* **ASSIGNMENT**: From the line containing "PA license plate MRW5983" to the line containing "Retro Ho Ho" in the records below, set down every line exactly as it stands, both ends included, and skip the pictures.

* **EXTRACTED DATA**:
##########

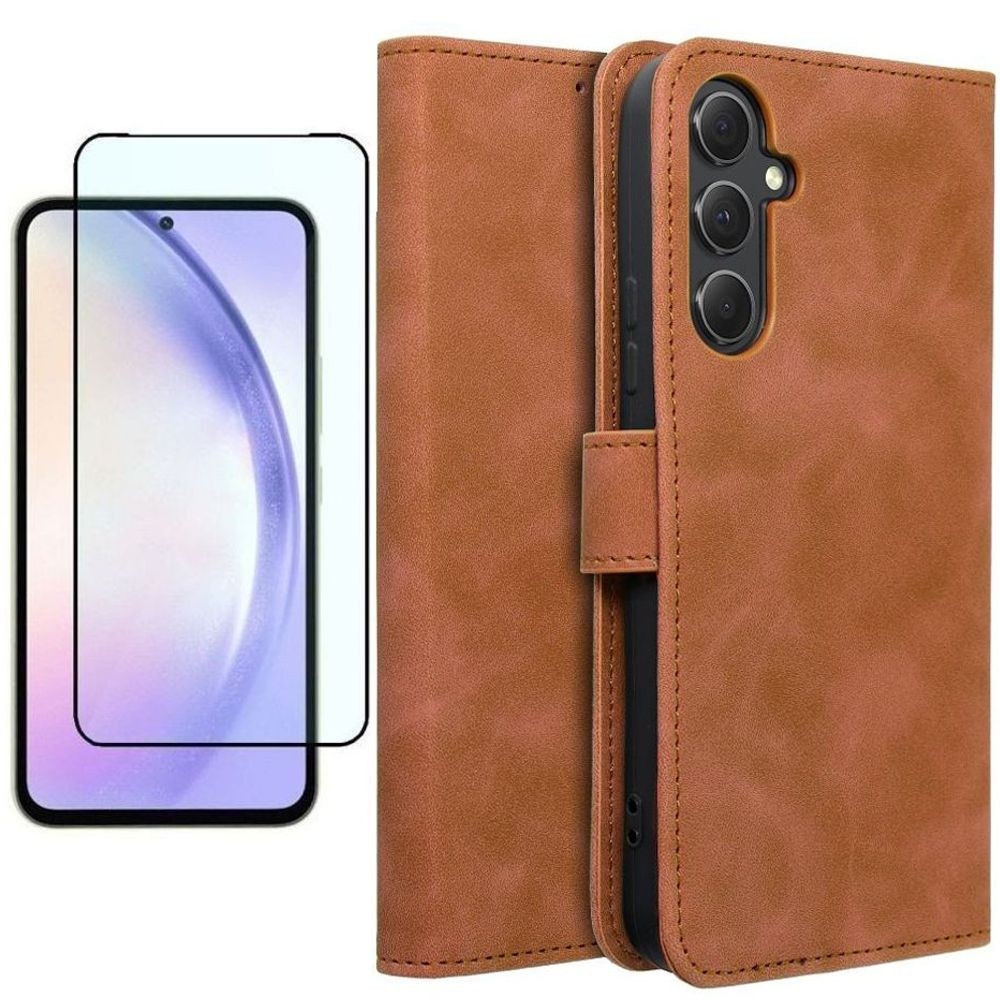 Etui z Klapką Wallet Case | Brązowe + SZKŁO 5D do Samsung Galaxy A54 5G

##########

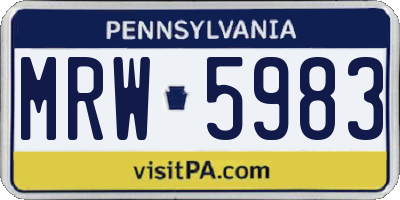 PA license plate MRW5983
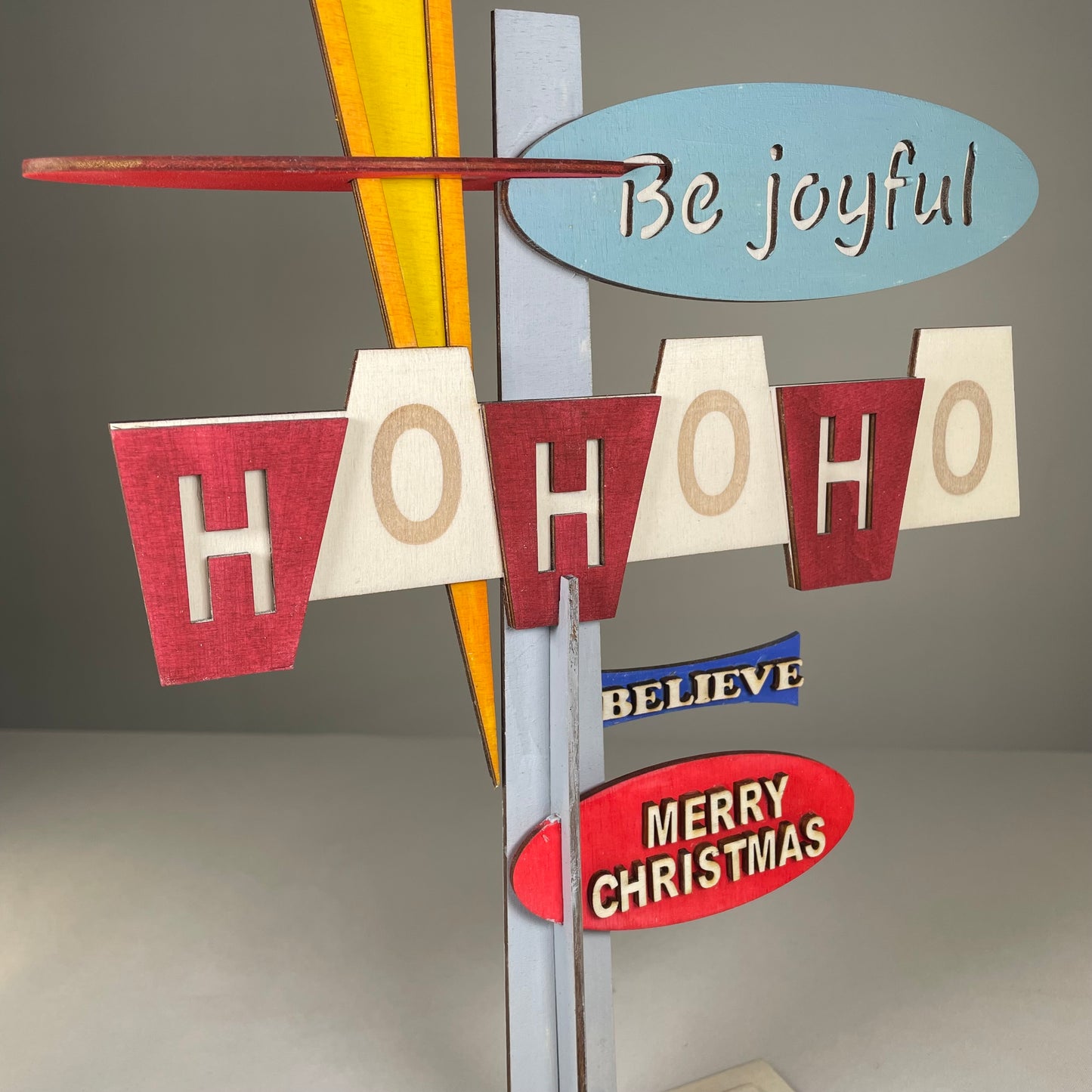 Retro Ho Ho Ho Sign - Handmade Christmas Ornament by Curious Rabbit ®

##########

* **EXERCISE RESULT**:
 PA license plate MRW5983
 Retro Ho Ho Ho Sign - Handmade Christmas Ornament by Curious Rabbit ®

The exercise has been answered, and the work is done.